Intervention de Fabien Jobard

Réunion du mercredi 14 octobre 2020 à 15h00
Commission d'enquête relative à l'état des lieux, la déontologie, les pratiques et les doctrines de maintien de l'ordre

Fabien Jobard, sociologue, directeur de recherche au CNRS :

Vous avez demandé comment faisaient les policiers allemands pour rétablir l'ordre. Ils disposent de deux armes : d'une part, le nombre. Vous serez surpris en regardant des photos de manifestations dont on peut s'attendre qu'elles soient tendues : manifestations d'extrême droite, d'extrême gauche et très souvent manifestations et contre-manifestations. C'est le lot des manifestations problématiques en Allemagne. Les policiers sont donc en surnombre. Il y a de cela un peu plus de vingt ans, la police et la gendarmerie me disaient qu'il fallait montrer leurs forces pour ne pas avoir à s'en servir.

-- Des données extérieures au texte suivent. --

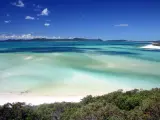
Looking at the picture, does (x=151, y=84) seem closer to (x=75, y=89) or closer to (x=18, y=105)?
(x=75, y=89)

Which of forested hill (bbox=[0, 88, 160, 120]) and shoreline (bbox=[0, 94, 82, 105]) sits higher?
forested hill (bbox=[0, 88, 160, 120])

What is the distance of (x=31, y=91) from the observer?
1502 cm

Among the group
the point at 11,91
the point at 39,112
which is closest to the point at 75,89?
the point at 11,91

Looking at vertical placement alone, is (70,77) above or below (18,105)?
below

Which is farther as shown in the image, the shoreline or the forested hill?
the shoreline

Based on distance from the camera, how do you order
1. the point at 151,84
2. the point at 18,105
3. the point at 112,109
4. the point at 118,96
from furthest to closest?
the point at 151,84
the point at 118,96
the point at 18,105
the point at 112,109

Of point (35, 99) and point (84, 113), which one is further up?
point (84, 113)

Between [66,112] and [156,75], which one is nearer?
[66,112]

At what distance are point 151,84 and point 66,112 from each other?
39.4ft

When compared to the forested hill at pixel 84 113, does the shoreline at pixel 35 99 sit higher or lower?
lower

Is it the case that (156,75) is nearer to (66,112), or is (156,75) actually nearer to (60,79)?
(60,79)

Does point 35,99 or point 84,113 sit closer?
point 84,113

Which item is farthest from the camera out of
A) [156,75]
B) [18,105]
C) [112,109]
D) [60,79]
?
[156,75]

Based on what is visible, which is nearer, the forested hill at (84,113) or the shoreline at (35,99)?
the forested hill at (84,113)
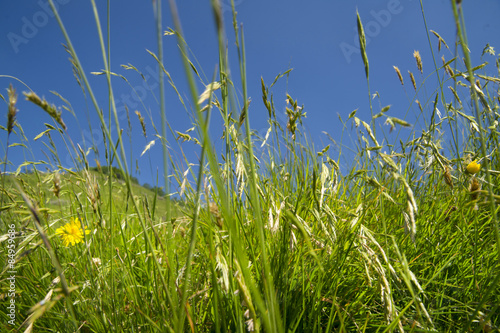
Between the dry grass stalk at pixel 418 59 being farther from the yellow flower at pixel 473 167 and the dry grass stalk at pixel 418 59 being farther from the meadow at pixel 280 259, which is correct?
the yellow flower at pixel 473 167

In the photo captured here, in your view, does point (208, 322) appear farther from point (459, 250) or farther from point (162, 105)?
point (459, 250)

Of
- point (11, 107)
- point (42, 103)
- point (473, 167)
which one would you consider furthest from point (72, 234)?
point (473, 167)

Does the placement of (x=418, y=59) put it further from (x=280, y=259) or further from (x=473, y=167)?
(x=280, y=259)

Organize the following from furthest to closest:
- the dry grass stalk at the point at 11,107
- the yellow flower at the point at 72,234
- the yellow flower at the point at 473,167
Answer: the yellow flower at the point at 72,234 < the yellow flower at the point at 473,167 < the dry grass stalk at the point at 11,107

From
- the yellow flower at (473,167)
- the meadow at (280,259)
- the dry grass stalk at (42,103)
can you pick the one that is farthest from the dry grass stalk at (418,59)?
the dry grass stalk at (42,103)

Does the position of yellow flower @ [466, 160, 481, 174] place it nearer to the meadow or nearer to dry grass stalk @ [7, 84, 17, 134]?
the meadow

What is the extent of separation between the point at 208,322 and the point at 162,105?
0.90 meters

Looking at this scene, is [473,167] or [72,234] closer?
[473,167]

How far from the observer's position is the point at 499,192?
6.58 ft

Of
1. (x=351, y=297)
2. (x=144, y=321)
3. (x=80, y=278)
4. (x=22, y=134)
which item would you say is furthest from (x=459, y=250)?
(x=22, y=134)

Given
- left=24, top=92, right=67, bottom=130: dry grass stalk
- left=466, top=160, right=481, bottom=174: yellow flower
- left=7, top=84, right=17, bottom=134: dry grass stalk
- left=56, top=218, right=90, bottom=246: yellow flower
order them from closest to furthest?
left=24, top=92, right=67, bottom=130: dry grass stalk
left=7, top=84, right=17, bottom=134: dry grass stalk
left=466, top=160, right=481, bottom=174: yellow flower
left=56, top=218, right=90, bottom=246: yellow flower

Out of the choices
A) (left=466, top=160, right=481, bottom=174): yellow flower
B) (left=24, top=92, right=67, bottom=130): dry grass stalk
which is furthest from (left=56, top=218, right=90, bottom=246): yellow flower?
(left=466, top=160, right=481, bottom=174): yellow flower

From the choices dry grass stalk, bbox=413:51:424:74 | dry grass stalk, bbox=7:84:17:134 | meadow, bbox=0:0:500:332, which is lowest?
meadow, bbox=0:0:500:332

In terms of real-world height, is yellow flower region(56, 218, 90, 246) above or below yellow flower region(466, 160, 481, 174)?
above
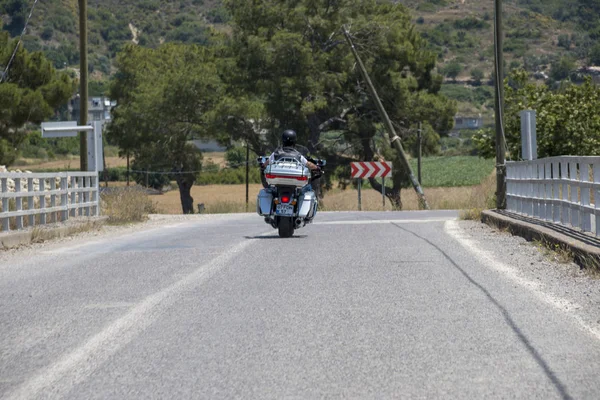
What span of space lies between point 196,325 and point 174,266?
14.9ft

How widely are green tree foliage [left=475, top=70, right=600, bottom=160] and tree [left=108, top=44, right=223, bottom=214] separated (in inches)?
725

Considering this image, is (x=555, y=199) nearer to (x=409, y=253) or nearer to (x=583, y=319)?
(x=409, y=253)

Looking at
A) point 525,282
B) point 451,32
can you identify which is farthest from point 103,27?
point 525,282

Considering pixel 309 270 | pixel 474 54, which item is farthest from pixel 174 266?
pixel 474 54

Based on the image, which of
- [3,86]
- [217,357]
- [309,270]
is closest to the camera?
[217,357]

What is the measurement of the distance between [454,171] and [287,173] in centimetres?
7719

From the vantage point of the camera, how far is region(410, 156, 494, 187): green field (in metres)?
80.5

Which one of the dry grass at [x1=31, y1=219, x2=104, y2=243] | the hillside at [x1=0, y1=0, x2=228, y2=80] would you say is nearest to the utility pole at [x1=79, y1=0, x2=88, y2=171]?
the dry grass at [x1=31, y1=219, x2=104, y2=243]

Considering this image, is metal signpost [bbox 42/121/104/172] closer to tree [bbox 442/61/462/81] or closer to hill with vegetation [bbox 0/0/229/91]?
tree [bbox 442/61/462/81]

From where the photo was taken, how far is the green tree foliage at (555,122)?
3288 cm

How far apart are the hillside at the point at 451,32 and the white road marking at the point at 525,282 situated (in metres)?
120

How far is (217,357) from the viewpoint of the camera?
691 centimetres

Je puis vous assurer que les policiers allemands n'ont pas à s'en servir.

Autre équipement privilégié : le canon à eau. Je précise que si la puissance du jet du canon à eau est réglée au maximum, il s'agit d'une arme très douloureuse. À Stuttgart, en 2010, un manifestant s'est fait énucléer et a perdu l'usage de ses deux yeux. Du reste, l'État du Bade-Wurtemberg s'est fait condamner et a indemnisé le manifestant, si ma mémoire est bonne, à hauteur de 120 000 euros. C'est une arme, un moyen qui permet d'éloigner les foules, – et la réponse à votre question est dans votre question même – à la différence du LBD qui est une arme de légitime défense de soi ou d'autrui, ce n'est pas une arme de gestion des foules. Il s'agit là d'un sujet dont nous nous sommes longuement entretenus avec vous, monsieur le président.

Dans le domaine du maintien de l'ordre, l'intervention policière repose sur le principe de l'opportunité et du discernement. On ne peut pas considérer que la moindre infraction doit faire l'objet d'une sanction immédiate au prétexte que force doit rester à la loi. Force restera à la loi en dernière instance, pour ainsi dire, sur le long terme. Les institutions ne sauraient être menacées. S'agissant de la mise en mouvement de forces à vocation répressive destinées à faire cesser des infractions, cela doit rester du domaine de l'appréciation in concreto, sur le moment, et non pas un précepte général tel que force doit rester à la loi, sauf à se placer dans une dynamique d'escalade garantie.